▸ Source text
How Data Lakes Can Reveal Data’s True Value

Tim Langley-Hawthorne
Chief Information Officer, Hitachi Vantara

July 8, 2021

For all of the buzz surrounding both artificial intelligence and data-driven management, many companies have seen mixed results in their quest to harness the value of enterprise data. To avoid those pitfalls, we mixed best-of-breed and proprietary solutions to develop our enterprise data platform (EDP), focusing much of our attention on a combination of smart changes in technology, culture and process for data lakes.

The EDP, as we call it internally, includes a full suite of organizational data, enterprise data tools and services capable of ingesting and processing 30TB+ of data sources and 50TB+ of data. The platform includes automation, security, virtualization, machine learning and artificial intelligence. Each year, we invest around $5 million in this platform, and in less than three years, we’ve returned multiples of that amount in both cost savings and additional new revenue for the company.

Now we want to explain how we got here and what it may mean for others on their quest to build a similar platform. We presented our key findings in a session at the recent Hitachi Social Innovation Forum 2021, Americas, on a topic called, “Hitachi on Hitachi: Finding Data’s Value in Our Enterprise Data Lake.”

To put this effort in perspective, it helps to understand the business opportunity and what obstacles you may encounter along the way. According to consistent reports over the years, workers spend nearly half of their time searching for and preparing data instead of gaining insights that can help drive better business outcomes. In an enterprise, harnessing data is often held back by a lack of collaboration, knowledge gaps, or even resistance to change. And many industry analyst firms indicate that enterprises continue to struggle to realize business value from their organization’s data and analytics investments.

Challenges and Mitigation Strategies

In developing the EDP, we identified four common data lake challenges and effective mitigation strategies.

User aversion. For most large enterprises the toughest obstacles are psychological and cultural. Figuring how to pry people away from data silos is, of course, psychological. It can give the hoarders a sense of control and also job security. You need overall company leadership, not just technology leadership, to emphasize the real power and value of bringing together multiple disparate enterprise datasets. You need top-down directives. You need to work with teams starting at the grassroots level.

▸ Problem A
According to the data lakes article, how much does the company invest in its enterprise data platform each year?
▸ Problem B
In the data lakes article, update the stretch from "Challenges and Mitigation" through "the grassroots level.", changing "data silos" to "information silos".
▸ Problem C
Why does the data lakes article describe getting people away from data silos as a psychological problem?
Answer from the data lakes article alone.

▸ Provided information
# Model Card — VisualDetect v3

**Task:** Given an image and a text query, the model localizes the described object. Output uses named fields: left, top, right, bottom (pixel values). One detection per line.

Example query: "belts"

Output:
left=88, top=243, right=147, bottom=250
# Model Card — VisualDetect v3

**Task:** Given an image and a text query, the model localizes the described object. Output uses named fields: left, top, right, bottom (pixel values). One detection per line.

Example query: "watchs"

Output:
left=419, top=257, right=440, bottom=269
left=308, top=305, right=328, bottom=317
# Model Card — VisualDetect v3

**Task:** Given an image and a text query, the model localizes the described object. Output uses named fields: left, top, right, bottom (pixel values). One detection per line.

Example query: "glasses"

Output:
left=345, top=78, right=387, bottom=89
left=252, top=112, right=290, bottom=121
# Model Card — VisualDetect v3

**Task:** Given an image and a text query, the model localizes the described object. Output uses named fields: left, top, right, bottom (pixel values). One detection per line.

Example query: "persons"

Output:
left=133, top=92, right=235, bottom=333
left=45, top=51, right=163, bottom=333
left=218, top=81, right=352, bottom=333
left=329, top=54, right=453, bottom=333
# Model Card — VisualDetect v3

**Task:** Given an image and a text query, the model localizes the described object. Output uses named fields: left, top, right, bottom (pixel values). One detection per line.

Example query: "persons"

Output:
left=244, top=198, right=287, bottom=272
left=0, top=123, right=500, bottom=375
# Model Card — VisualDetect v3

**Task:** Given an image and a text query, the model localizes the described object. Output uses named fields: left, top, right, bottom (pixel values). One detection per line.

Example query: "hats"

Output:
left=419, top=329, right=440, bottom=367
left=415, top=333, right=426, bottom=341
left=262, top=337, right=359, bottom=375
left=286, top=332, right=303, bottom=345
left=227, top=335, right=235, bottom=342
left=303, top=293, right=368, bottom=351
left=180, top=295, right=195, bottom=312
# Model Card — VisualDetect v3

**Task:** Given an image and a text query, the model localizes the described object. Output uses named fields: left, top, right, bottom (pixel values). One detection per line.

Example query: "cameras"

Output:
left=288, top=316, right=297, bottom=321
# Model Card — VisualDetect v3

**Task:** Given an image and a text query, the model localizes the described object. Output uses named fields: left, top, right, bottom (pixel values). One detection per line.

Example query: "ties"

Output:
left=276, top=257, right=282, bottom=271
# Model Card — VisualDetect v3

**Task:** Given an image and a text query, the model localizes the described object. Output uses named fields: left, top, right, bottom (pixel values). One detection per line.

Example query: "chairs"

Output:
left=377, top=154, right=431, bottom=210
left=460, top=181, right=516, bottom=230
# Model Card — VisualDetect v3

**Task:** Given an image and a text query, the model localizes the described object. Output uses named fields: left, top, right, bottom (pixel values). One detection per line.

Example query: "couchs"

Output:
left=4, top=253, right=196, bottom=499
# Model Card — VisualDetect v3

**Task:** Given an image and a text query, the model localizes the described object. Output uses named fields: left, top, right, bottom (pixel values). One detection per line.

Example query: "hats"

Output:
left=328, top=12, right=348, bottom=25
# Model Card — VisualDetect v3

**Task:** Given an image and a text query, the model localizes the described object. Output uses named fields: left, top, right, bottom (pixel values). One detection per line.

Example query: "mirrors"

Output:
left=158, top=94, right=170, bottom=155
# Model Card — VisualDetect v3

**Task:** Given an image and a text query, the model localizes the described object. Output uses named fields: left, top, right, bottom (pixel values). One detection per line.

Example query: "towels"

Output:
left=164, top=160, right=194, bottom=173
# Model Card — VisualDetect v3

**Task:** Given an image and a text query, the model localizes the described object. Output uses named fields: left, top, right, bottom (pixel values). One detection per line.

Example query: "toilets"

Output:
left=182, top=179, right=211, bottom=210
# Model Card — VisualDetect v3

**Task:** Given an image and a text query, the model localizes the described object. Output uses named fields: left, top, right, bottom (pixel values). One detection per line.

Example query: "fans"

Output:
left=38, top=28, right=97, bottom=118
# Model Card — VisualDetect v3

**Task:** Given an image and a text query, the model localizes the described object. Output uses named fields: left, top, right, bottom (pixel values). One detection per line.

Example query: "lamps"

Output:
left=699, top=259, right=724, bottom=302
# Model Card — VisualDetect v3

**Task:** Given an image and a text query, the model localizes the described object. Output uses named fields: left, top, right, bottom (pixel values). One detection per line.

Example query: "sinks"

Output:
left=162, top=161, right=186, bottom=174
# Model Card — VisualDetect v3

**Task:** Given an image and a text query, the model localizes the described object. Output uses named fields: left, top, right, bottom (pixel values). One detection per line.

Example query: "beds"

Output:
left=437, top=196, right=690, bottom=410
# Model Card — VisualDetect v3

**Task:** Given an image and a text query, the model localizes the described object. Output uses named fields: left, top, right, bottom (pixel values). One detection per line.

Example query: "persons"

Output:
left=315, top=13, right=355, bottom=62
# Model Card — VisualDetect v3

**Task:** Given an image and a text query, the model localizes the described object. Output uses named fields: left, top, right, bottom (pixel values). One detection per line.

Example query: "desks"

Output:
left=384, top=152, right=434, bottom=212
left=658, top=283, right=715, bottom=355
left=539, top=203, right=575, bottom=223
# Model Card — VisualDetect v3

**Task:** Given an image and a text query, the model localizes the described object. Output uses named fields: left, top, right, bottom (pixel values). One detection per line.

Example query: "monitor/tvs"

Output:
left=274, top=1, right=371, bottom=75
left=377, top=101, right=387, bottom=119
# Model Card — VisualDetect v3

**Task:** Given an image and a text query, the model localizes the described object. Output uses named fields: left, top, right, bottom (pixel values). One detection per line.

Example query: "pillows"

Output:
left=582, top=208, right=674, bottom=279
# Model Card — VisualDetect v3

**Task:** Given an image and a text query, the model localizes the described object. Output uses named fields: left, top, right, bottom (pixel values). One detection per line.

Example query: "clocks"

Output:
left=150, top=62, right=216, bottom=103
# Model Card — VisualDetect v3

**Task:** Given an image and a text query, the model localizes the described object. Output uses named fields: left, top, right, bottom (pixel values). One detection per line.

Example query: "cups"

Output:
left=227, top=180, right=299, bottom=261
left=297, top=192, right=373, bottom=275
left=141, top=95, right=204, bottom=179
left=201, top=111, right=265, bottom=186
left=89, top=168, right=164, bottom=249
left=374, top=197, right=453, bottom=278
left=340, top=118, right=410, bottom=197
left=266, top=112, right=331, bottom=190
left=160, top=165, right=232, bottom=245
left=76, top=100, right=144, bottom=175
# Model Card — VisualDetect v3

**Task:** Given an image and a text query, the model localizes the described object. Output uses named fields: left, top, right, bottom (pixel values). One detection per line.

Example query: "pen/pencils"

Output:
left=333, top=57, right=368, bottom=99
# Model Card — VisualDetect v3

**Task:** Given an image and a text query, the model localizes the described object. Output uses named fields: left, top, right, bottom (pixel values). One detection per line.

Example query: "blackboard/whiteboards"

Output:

▸ Expected output A
Around $5 million.

▸ Expected output B
Challenges and Mitigation Strategies

In developing the EDP, we identified four common data lake challenges and effective mitigation strategies.

User aversion. For most large enterprises the toughest obstacles are psychological and cultural. Figuring how to pry people away from information silos is, of course, psychological. It can give the hoarders a sense of control and also job security. You need overall company leadership, not just technology leadership, to emphasize the real power and value of bringing together multiple disparate enterprise datasets. You need top-down directives. You need to work with teams starting at the grassroots level.

▸ Expected output C
Data silos give the people who hoard data a sense of control and of job security.